By the end of the workshop, you will have an understanding of some fundamental NLP concepts and will be able to apply these to build your own applications using only python with popular frameworks like streamlit or fastAPI.
We divided the use case into six categories in which we each will first build a theoretical foundation and then dive into the hands-on coding part. We prepare the data for the key steps beforehand so that a person could still follow the workshop even though they do not manage to code everything in time. The six categories are:
Data export from Gmail
Building training data
Fine-tuning existing models
Building a fast and minimal backend using FastAPI
Finishing up with the streamlit dashboard
Since this is a hands-on workshop, you should bring your own laptop or have a friend with whom you can share the session.
The libraries we use are all written in Python, so you should be comfortable with writing Python code and know yourself around in a Jupyter notebook.
We will have hosted the necessary files on a GitHub page that also contains installation instructions for setting up a virtual python environment.
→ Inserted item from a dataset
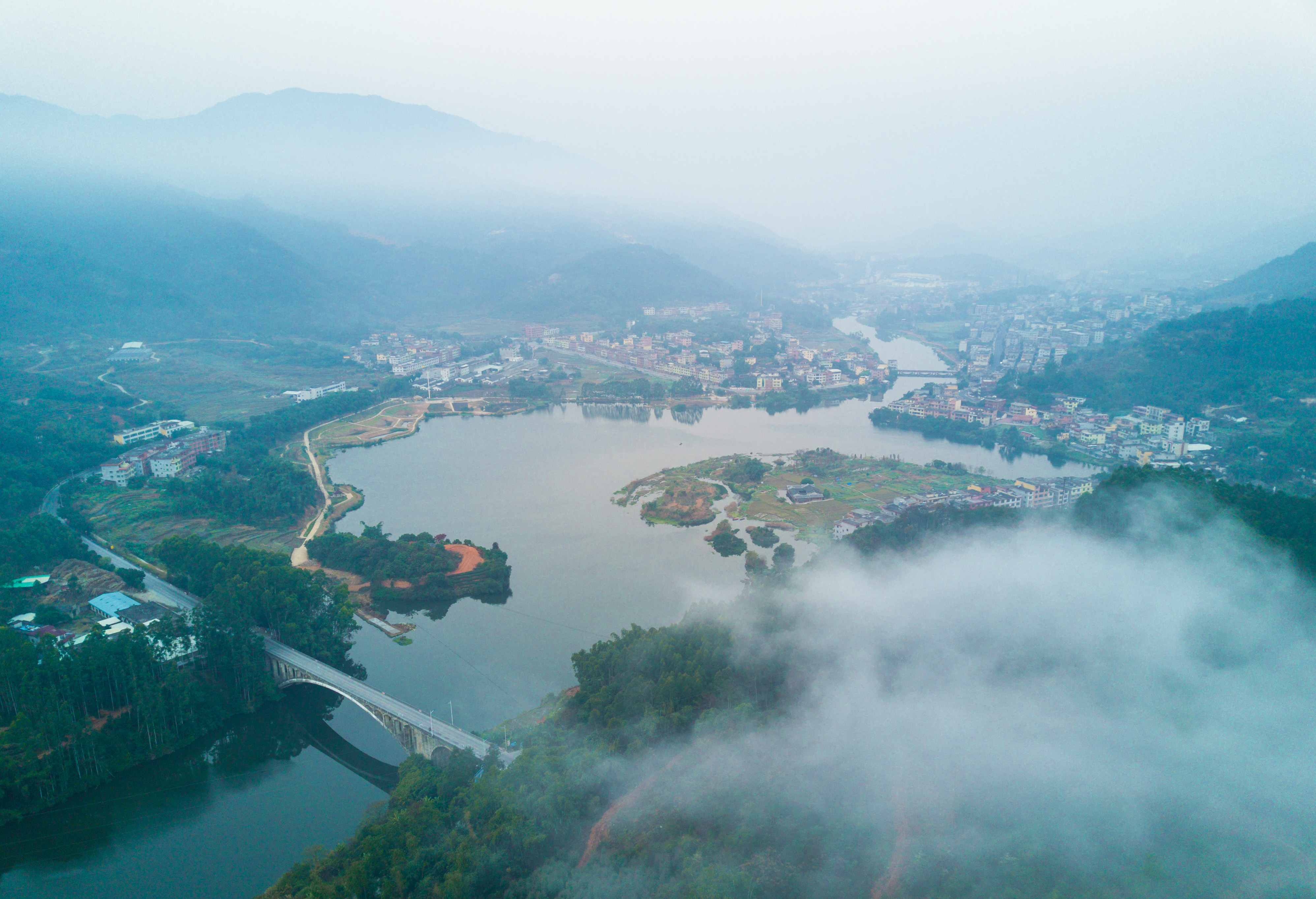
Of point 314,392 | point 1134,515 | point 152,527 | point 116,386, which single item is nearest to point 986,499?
point 1134,515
Setting up the environment before the session helps us in focussing our time on the fun parts!
You do not have to bring prior knowledge regarding Natural Language Processing, but doing so certainly helps. If you haven’t heard of “embeddings”, “tokenizer” and “transformer models” yet you should still be able to follow the workshop.
If you can’t run Jupyter Notebooks on your own device or you are very RAM-restricted, we would recommend having a Google account so that you can use Google Colab for free notebook access.